This time, we conclude our three-part induction discussion.
Cleanliness of the Quench-Medium Storage System
The storage system should be drained and thoroughly cleaned (piping, tank, filters induction coil and induction system) to remove any particulate matter that may have been deposited into the quench system.
Quench Spray-Head Cleanliness
The quench spray head is a trap for foreign material. If it can be afforded, have two of the same coil with quench ring. Clean one spray quench head one day and the second the next day. The spray head can make the difference between having uniformly and consistently quenched parts because of the potential of the spray quench holes becoming blocked and potentially restricting the quench medium flow to the heated workpiece.

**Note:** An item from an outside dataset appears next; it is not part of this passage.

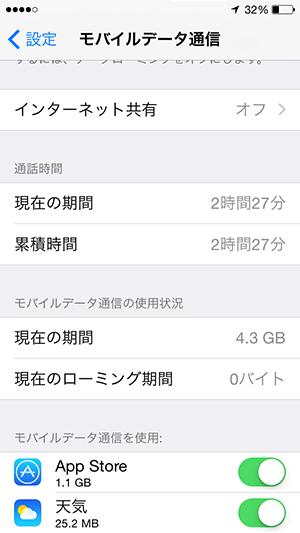 iphoneモバイルデータ通信の使用状況欄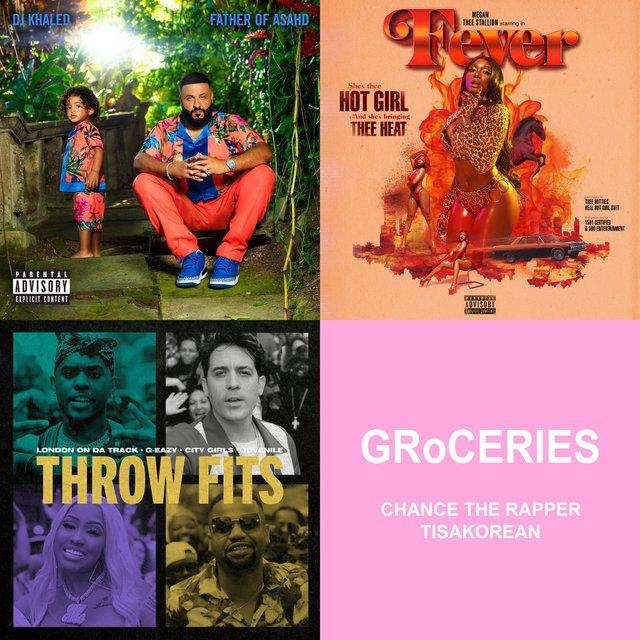 Cover art for album #GlosseSundays: New Music Hits by User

Electrical Contact Face Cleanliness of the Inductor Coil
Each time that the inductor coil is removed or changed, clean the contact mounting faces of both the induction coil and the inductor power head. Use very soft iron wire to accomplish this and then thoroughly rinse the faces and dry completely. Also, use a torque wrench to ensure accurate and consistent tightening of the holding nuts and studs.
Mechanical Handling of the Components to be Induction Heat Treated
Check the mechanical handling system (especially if a carousel table and individual smaller rotating carousels on the main indexing table) for uniform 360-degree rotation with no off-center rotation. This will produce non-uniform case-depth formations.
Very regular and consistent preventive maintenance is perhaps the biggest single item to ensure process stability and produce uniform metallurgy. Of course, there will always be process anomalies, which can be in the steel itself as well as its prior metallurgy.